*WRITTEN TASK*.
Rewrite the ROC curve text starting with "But my classifier" and going on through "support vector regression.", changing "quantitative estimate" to "numeric score".

The ROC curve shows how sensitivity and specificity varies at every possible threshold. A contingency table has been calculated at a single threshold and information about other thresholds has been lost. Therefore you can't calculate the ROC curve from this summarized data.

But my classifier is binary, so I have one single threshold

Binary classifiers aren't really binary. Even though they may expose only a final binary decision, all the classifiers I know rely on some quantitative estimate under the hood.

  • A binary decision tree? Try to build a regression tree.
  • A classifier SVM? Do a support vector regression.
  • Logistic regression? Get access to the raw probabilities.
  • Neural network? Use the numeric output of the last layer instead.

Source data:
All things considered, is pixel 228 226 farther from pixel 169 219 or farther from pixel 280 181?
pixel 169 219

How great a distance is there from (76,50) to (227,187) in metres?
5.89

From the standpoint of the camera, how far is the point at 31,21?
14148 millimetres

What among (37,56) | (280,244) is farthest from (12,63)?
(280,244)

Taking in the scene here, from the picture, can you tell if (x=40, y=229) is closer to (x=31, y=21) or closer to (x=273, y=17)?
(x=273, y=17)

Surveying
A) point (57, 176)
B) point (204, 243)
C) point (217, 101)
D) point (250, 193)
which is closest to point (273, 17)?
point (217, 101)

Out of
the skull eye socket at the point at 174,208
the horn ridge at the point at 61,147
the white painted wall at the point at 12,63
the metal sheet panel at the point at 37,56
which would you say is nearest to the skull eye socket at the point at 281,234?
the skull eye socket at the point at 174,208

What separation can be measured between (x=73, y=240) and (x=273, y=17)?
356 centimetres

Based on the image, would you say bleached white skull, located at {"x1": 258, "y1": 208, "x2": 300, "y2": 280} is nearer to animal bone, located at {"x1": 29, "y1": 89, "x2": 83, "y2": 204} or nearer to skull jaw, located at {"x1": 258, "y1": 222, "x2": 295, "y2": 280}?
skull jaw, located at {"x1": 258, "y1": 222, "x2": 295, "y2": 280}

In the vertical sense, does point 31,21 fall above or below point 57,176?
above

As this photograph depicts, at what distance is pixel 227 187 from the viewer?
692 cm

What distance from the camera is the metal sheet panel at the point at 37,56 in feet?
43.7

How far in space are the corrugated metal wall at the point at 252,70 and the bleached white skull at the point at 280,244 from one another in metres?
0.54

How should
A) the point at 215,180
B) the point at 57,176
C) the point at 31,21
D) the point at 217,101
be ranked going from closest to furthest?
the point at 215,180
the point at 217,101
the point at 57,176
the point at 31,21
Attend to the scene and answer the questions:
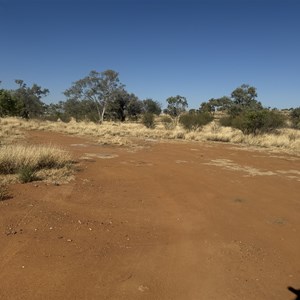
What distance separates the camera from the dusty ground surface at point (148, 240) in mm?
3918

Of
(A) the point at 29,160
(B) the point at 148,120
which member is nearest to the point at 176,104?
(B) the point at 148,120

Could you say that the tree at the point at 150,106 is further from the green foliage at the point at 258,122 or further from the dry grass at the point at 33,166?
the dry grass at the point at 33,166

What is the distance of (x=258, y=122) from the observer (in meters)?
27.1

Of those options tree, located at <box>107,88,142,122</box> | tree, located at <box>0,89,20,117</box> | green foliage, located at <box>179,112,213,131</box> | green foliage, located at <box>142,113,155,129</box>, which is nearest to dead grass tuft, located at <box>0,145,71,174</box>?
green foliage, located at <box>179,112,213,131</box>

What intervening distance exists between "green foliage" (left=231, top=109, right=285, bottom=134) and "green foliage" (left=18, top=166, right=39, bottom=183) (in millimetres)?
21651

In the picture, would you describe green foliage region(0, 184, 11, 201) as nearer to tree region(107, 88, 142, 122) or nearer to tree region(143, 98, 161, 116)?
tree region(107, 88, 142, 122)

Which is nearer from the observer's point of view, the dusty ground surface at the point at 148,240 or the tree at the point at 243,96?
the dusty ground surface at the point at 148,240

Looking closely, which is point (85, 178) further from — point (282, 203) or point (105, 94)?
point (105, 94)

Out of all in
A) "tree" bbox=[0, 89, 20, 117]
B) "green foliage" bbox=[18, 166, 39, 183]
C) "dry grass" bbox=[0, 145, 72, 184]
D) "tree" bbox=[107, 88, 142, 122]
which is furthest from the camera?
"tree" bbox=[107, 88, 142, 122]

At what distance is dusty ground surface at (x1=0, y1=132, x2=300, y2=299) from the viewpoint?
3918mm

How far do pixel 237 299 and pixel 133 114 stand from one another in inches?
2298

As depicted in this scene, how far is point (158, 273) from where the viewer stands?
4.23m

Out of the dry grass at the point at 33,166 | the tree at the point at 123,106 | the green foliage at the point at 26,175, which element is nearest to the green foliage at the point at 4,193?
the dry grass at the point at 33,166

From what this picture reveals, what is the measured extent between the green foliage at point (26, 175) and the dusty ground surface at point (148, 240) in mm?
284
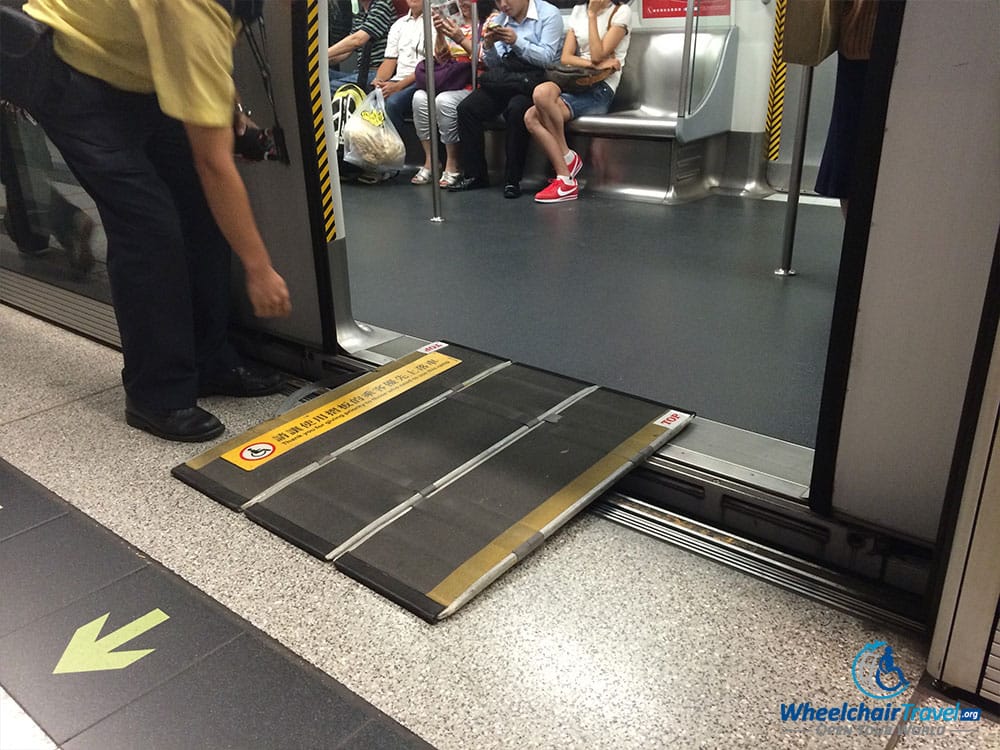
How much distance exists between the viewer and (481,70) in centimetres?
555

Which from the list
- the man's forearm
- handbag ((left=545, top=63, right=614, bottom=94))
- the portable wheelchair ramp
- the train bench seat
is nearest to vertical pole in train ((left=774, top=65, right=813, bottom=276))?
the portable wheelchair ramp

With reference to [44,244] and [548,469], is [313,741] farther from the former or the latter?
[44,244]

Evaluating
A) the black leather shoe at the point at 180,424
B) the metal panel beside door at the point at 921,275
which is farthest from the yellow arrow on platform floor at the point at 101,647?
the metal panel beside door at the point at 921,275

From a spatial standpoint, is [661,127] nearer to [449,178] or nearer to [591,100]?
[591,100]

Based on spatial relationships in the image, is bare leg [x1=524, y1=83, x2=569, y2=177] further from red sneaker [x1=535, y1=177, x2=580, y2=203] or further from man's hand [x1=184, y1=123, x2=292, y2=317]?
man's hand [x1=184, y1=123, x2=292, y2=317]

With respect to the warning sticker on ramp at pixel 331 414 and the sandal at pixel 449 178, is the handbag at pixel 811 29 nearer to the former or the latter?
the warning sticker on ramp at pixel 331 414

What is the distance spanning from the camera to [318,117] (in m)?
2.35

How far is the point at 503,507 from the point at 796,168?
6.71ft

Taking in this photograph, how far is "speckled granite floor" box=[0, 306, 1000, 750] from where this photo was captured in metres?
1.29

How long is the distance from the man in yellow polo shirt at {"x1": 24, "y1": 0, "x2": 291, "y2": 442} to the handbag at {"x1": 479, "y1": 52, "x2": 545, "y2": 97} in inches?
127

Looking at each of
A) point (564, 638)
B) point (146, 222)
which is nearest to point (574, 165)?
point (146, 222)

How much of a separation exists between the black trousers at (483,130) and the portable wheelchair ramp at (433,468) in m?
3.00

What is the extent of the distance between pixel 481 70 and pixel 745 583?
471 centimetres

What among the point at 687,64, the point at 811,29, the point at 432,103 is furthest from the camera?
the point at 687,64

*THE OUTPUT*.
But my classifier is binary, so I have one single threshold

Binary classifiers aren't really binary. Even though they may expose only a final binary decision, all the classifiers I know rely on some numeric score under the hood.

  • A binary decision tree? Try to build a regression tree.
  • A classifier SVM? Do a support vector regression.